(Dataset records)
_ _ _ _ _ _ _

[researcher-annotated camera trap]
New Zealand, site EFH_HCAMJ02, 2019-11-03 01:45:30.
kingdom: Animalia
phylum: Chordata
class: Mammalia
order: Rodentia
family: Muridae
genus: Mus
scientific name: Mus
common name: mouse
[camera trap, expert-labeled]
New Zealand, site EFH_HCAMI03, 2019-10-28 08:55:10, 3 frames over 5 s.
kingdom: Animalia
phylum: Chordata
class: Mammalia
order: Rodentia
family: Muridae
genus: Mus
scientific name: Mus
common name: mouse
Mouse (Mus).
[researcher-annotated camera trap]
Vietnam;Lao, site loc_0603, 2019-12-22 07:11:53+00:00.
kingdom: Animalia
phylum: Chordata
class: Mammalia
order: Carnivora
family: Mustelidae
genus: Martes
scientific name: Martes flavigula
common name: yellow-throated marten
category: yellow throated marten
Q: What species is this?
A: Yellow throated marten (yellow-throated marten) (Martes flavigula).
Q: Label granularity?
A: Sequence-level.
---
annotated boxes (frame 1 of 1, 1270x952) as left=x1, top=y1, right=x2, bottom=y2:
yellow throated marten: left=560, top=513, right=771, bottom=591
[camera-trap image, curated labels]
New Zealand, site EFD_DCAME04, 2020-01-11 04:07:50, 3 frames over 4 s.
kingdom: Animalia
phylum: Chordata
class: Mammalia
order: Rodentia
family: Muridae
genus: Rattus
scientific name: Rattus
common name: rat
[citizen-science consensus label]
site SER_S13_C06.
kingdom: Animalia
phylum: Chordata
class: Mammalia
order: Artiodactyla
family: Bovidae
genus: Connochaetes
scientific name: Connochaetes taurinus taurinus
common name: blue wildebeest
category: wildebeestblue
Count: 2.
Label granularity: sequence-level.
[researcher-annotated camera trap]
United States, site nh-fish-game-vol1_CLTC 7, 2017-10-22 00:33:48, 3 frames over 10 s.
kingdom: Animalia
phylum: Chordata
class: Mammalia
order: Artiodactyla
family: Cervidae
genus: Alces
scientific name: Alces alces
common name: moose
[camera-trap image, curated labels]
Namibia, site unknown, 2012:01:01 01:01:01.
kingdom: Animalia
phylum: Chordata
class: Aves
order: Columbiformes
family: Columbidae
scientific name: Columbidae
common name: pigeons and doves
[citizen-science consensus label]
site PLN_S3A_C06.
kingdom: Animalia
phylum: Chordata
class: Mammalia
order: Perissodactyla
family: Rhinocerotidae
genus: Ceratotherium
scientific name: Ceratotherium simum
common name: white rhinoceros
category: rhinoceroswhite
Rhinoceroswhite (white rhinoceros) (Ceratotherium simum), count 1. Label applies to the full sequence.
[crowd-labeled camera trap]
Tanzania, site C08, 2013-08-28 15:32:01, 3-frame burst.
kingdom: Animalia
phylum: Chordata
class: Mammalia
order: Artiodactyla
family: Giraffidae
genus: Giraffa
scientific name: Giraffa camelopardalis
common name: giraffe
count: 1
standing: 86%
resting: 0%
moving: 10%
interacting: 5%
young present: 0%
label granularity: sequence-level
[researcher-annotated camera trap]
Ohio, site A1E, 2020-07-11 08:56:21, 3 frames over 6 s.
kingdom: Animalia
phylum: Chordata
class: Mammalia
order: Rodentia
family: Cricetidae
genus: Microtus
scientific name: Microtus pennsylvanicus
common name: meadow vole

_ _ _ _ _ _ _

- _EXERCISE OBJECTIVE_:
Return each line of the data where the word "site" appears.

- _RESULT OF THIS EXERCISE_:
New Zealand, site EFH_HCAMJ02, 2019-11-03 01:45:30.
New Zealand, site EFH_HCAMI03, 2019-10-28 08:55:10, 3 frames over 5 s.
Vietnam;Lao, site loc_0603, 2019-12-22 07:11:53+00:00.
New Zealand, site EFD_DCAME04, 2020-01-11 04:07:50, 3 frames over 4 s.
site SER_S13_C06.
United States, site nh-fish-game-vol1_CLTC 7, 2017-10-22 00:33:48, 3 frames over 10 s.
Namibia, site unknown, 2012:01:01 01:01:01.
site PLN_S3A_C06.
Tanzania, site C08, 2013-08-28 15:32:01, 3-frame burst.
Ohio, site A1E, 2020-07-11 08:56:21, 3 frames over 6 s.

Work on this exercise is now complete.